**Data shown**
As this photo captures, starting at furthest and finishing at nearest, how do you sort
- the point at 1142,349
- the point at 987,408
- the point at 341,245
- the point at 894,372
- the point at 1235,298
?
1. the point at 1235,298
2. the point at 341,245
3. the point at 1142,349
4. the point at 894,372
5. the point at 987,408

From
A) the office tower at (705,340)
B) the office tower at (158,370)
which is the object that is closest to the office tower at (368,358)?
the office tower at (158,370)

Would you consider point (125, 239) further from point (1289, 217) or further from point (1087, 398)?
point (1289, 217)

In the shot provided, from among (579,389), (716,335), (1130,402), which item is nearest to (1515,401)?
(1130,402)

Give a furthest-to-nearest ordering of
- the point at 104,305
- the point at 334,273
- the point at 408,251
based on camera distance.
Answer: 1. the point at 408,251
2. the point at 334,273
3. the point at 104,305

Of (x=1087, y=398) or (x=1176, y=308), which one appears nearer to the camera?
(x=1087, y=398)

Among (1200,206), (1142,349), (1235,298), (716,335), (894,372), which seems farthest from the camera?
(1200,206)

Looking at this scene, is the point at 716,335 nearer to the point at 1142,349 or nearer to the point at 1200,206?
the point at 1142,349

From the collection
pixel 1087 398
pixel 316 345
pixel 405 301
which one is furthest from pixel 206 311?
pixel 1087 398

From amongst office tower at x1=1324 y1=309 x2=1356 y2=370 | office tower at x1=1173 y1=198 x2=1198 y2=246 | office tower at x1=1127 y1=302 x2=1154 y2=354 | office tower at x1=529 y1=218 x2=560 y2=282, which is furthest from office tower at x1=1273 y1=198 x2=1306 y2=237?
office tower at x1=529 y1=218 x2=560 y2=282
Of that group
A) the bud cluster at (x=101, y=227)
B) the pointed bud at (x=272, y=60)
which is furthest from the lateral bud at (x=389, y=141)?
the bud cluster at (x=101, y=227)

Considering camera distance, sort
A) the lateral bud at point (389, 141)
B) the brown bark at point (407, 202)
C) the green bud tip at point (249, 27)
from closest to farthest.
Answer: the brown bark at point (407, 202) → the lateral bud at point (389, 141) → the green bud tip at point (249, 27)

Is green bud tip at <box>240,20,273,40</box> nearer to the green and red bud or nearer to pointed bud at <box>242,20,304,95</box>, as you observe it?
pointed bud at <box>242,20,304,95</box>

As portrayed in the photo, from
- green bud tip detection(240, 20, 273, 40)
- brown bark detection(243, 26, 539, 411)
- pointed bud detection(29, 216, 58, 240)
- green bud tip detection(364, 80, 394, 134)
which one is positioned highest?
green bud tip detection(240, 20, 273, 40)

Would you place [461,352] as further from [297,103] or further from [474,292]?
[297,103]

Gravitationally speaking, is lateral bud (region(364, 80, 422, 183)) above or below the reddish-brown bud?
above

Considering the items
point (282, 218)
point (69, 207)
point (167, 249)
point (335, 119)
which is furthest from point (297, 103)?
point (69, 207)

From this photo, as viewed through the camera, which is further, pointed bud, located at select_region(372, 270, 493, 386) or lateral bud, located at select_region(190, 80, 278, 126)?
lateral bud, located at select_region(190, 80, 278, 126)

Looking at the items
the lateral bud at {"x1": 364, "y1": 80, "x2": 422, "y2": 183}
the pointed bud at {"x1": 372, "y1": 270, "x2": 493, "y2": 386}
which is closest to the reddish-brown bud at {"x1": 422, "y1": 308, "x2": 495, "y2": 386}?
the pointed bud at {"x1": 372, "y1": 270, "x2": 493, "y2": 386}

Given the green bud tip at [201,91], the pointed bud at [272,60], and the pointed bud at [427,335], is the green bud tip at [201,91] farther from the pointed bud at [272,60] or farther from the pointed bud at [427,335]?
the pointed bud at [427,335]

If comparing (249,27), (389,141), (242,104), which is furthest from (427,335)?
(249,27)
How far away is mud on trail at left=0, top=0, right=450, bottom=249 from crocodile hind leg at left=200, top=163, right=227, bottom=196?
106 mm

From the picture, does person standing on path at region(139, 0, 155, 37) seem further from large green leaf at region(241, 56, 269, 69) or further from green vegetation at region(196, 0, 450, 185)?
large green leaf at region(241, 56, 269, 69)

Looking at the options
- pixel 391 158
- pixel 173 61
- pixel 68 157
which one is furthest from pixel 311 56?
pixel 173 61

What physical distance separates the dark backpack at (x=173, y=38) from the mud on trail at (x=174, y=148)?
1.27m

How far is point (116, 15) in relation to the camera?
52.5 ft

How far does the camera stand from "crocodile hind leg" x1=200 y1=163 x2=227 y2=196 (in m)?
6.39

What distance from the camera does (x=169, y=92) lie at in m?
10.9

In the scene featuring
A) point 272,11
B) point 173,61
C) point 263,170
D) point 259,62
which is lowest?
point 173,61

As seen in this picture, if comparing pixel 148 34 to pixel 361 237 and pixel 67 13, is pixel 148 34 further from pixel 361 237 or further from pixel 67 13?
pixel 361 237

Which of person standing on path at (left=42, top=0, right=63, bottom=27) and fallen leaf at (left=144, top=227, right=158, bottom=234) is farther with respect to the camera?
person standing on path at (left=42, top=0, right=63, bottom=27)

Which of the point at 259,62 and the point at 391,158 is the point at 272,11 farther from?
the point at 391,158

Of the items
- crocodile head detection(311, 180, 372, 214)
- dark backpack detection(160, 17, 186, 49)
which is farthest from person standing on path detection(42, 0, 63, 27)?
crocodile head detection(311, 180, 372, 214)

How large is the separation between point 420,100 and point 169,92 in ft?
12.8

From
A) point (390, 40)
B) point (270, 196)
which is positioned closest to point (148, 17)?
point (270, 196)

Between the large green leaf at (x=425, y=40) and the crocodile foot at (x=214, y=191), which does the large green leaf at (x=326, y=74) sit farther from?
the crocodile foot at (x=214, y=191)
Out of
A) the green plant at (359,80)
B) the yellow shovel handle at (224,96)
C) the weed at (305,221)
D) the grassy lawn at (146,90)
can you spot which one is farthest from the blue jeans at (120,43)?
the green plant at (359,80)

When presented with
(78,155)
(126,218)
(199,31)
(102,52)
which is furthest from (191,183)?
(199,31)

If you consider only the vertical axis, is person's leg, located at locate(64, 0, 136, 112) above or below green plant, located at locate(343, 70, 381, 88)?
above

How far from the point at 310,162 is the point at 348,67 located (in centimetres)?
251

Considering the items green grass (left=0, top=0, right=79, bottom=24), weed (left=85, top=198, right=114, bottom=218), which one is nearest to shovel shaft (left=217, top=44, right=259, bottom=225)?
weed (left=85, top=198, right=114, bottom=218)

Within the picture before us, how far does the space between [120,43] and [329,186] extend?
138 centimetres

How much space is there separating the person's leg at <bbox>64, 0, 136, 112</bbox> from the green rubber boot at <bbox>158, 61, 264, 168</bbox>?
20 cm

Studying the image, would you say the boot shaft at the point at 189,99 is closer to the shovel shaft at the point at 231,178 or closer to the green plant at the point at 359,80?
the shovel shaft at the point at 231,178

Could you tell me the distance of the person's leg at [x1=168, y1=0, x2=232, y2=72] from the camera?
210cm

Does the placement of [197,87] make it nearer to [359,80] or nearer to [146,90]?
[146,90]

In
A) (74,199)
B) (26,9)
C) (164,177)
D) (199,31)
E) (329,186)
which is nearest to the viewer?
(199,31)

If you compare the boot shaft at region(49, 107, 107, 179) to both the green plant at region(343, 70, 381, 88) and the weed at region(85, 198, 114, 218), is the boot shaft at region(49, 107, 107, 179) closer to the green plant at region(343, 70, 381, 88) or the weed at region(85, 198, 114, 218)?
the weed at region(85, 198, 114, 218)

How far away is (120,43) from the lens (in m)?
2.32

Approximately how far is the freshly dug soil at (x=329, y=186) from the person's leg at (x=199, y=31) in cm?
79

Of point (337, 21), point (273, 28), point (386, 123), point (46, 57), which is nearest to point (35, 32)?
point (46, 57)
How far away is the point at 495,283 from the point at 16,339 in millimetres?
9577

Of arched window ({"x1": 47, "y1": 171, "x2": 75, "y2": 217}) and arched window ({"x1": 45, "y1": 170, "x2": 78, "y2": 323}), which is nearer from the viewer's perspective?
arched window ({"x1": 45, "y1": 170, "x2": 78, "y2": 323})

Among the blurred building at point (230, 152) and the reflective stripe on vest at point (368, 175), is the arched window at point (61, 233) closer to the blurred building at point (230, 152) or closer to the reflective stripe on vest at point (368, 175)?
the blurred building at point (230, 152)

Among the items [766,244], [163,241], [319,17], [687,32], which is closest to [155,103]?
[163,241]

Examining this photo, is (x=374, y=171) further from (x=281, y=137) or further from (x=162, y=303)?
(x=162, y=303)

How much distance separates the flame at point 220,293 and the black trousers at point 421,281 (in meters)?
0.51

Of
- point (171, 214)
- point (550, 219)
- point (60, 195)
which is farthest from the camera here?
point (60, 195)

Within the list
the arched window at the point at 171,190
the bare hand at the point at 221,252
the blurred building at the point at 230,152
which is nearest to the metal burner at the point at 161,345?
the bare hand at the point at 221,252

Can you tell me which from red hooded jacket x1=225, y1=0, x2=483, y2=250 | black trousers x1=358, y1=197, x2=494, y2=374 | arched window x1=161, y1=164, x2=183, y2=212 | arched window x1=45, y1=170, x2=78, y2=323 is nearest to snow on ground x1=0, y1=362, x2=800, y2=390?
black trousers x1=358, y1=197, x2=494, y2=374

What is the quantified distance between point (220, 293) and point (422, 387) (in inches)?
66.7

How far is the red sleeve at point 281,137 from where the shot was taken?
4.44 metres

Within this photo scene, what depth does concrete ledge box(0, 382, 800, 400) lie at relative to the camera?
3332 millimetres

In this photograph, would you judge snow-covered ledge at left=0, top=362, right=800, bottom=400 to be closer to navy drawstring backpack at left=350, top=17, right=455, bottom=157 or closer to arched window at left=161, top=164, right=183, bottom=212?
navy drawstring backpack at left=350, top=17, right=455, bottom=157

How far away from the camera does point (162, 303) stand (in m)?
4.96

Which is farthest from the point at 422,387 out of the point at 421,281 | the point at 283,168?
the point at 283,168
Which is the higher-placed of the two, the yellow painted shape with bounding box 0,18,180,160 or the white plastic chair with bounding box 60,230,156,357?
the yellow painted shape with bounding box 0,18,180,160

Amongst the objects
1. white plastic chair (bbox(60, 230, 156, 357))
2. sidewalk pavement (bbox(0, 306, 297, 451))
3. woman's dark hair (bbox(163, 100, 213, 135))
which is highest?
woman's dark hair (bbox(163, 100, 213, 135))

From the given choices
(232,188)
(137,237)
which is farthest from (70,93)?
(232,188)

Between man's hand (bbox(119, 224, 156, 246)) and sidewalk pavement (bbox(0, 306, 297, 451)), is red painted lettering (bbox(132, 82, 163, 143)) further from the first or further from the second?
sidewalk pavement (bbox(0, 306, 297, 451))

**Work instructions**
Copy out the lines from the one containing "Between man's hand" through the end of the lines, keeping every word and character unchanged.

**The output**
Between man's hand (bbox(119, 224, 156, 246)) and sidewalk pavement (bbox(0, 306, 297, 451)), is red painted lettering (bbox(132, 82, 163, 143)) further from the first or further from the second?
sidewalk pavement (bbox(0, 306, 297, 451))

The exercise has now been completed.